(Source data begins)

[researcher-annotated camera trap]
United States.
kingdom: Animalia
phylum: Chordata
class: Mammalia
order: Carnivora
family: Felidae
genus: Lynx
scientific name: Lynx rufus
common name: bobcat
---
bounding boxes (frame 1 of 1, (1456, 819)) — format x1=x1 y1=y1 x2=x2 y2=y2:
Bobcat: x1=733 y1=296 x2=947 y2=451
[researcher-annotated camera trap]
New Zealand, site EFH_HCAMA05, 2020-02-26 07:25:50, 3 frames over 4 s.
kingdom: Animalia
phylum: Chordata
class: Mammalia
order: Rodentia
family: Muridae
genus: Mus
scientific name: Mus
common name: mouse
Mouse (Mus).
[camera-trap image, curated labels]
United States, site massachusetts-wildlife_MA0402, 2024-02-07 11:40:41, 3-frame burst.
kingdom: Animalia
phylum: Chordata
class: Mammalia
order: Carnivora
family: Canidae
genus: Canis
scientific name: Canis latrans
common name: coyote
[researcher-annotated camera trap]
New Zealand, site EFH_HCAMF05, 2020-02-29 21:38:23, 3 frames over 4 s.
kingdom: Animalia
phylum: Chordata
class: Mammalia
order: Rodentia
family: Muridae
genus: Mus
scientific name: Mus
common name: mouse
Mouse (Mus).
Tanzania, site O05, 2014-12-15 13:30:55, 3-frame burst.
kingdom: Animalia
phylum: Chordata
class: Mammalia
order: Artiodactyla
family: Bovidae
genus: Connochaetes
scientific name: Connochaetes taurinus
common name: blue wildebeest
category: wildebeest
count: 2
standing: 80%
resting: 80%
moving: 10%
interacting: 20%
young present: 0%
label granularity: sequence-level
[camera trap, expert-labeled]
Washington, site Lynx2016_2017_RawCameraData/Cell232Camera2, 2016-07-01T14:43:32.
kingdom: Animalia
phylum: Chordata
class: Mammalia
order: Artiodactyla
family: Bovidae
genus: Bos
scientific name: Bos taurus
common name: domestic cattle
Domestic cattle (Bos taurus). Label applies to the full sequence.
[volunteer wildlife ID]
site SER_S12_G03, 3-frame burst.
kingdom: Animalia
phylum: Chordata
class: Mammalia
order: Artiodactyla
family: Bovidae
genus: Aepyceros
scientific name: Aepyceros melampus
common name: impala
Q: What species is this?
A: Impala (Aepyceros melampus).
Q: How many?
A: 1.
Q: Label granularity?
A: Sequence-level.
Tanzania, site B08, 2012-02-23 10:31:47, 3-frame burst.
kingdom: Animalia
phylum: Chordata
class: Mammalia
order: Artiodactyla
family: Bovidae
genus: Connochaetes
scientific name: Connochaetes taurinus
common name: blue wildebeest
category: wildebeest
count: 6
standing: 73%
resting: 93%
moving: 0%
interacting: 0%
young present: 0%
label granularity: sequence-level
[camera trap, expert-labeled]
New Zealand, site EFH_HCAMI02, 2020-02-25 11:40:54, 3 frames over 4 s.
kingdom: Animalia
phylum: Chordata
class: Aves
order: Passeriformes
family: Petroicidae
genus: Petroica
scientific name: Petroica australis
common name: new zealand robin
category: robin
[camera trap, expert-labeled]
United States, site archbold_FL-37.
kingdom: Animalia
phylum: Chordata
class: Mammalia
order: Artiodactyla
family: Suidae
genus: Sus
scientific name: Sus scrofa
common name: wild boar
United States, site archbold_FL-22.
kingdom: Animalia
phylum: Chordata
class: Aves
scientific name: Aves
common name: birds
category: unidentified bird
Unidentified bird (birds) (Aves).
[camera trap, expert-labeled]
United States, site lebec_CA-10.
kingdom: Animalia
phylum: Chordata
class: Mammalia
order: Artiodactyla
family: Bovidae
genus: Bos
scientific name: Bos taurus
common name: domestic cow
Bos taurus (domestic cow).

(Source data ends)

> [Exercise requirements]
The full material above needs to be returned unaltered.

> [Answer to this exercise]
[researcher-annotated camera trap]
United States.
kingdom: Animalia
phylum: Chordata
class: Mammalia
order: Carnivora
family: Felidae
genus: Lynx
scientific name: Lynx rufus
common name: bobcat
---
bounding boxes (frame 1 of 1, (1456, 819)) — format x1=x1 y1=y1 x2=x2 y2=y2:
Bobcat: x1=733 y1=296 x2=947 y2=451
[researcher-annotated camera trap]
New Zealand, site EFH_HCAMA05, 2020-02-26 07:25:50, 3 frames over 4 s.
kingdom: Animalia
phylum: Chordata
class: Mammalia
order: Rodentia
family: Muridae
genus: Mus
scientific name: Mus
common name: mouse
Mouse (Mus).
[camera-trap image, curated labels]
United States, site massachusetts-wildlife_MA0402, 2024-02-07 11:40:41, 3-frame burst.
kingdom: Animalia
phylum: Chordata
class: Mammalia
order: Carnivora
family: Canidae
genus: Canis
scientific name: Canis latrans
common name: coyote
[researcher-annotated camera trap]
New Zealand, site EFH_HCAMF05, 2020-02-29 21:38:23, 3 frames over 4 s.
kingdom: Animalia
phylum: Chordata
class: Mammalia
order: Rodentia
family: Muridae
genus: Mus
scientific name: Mus
common name: mouse
Mouse (Mus).
Tanzania, site O05, 2014-12-15 13:30:55, 3-frame burst.
kingdom: Animalia
phylum: Chordata
class: Mammalia
order: Artiodactyla
family: Bovidae
genus: Connochaetes
scientific name: Connochaetes taurinus
common name: blue wildebeest
category: wildebeest
count: 2
standing: 80%
resting: 80%
moving: 10%
interacting: 20%
young present: 0%
label granularity: sequence-level
[camera trap, expert-labeled]
Washington, site Lynx2016_2017_RawCameraData/Cell232Camera2, 2016-07-01T14:43:32.
kingdom: Animalia
phylum: Chordata
class: Mammalia
order: Artiodactyla
family: Bovidae
genus: Bos
scientific name: Bos taurus
common name: domestic cattle
Domestic cattle (Bos taurus). Label applies to the full sequence.
[volunteer wildlife ID]
site SER_S12_G03, 3-frame burst.
kingdom: Animalia
phylum: Chordata
class: Mammalia
order: Artiodactyla
family: Bovidae
genus: Aepyceros
scientific name: Aepyceros melampus
common name: impala
Q: What species is this?
A: Impala (Aepyceros melampus).
Q: How many?
A: 1.
Q: Label granularity?
A: Sequence-level.
Tanzania, site B08, 2012-02-23 10:31:47, 3-frame burst.
kingdom: Animalia
phylum: Chordata
class: Mammalia
order: Artiodactyla
family: Bovidae
genus: Connochaetes
scientific name: Connochaetes taurinus
common name: blue wildebeest
category: wildebeest
count: 6
standing: 73%
resting: 93%
moving: 0%
interacting: 0%
young present: 0%
label granularity: sequence-level
[camera trap, expert-labeled]
New Zealand, site EFH_HCAMI02, 2020-02-25 11:40:54, 3 frames over 4 s.
kingdom: Animalia
phylum: Chordata
class: Aves
order: Passeriformes
family: Petroicidae
genus: Petroica
scientific name: Petroica australis
common name: new zealand robin
category: robin
[camera trap, expert-labeled]
United States, site archbold_FL-37.
kingdom: Animalia
phylum: Chordata
class: Mammalia
order: Artiodactyla
family: Suidae
genus: Sus
scientific name: Sus scrofa
common name: wild boar
United States, site archbold_FL-22.
kingdom: Animalia
phylum: Chordata
class: Aves
scientific name: Aves
common name: birds
category: unidentified bird
Unidentified bird (birds) (Aves).
[camera trap, expert-labeled]
United States, site lebec_CA-10.
kingdom: Animalia
phylum: Chordata
class: Mammalia
order: Artiodactyla
family: Bovidae
genus: Bos
scientific name: Bos taurus
common name: domestic cow
Bos taurus (domestic cow).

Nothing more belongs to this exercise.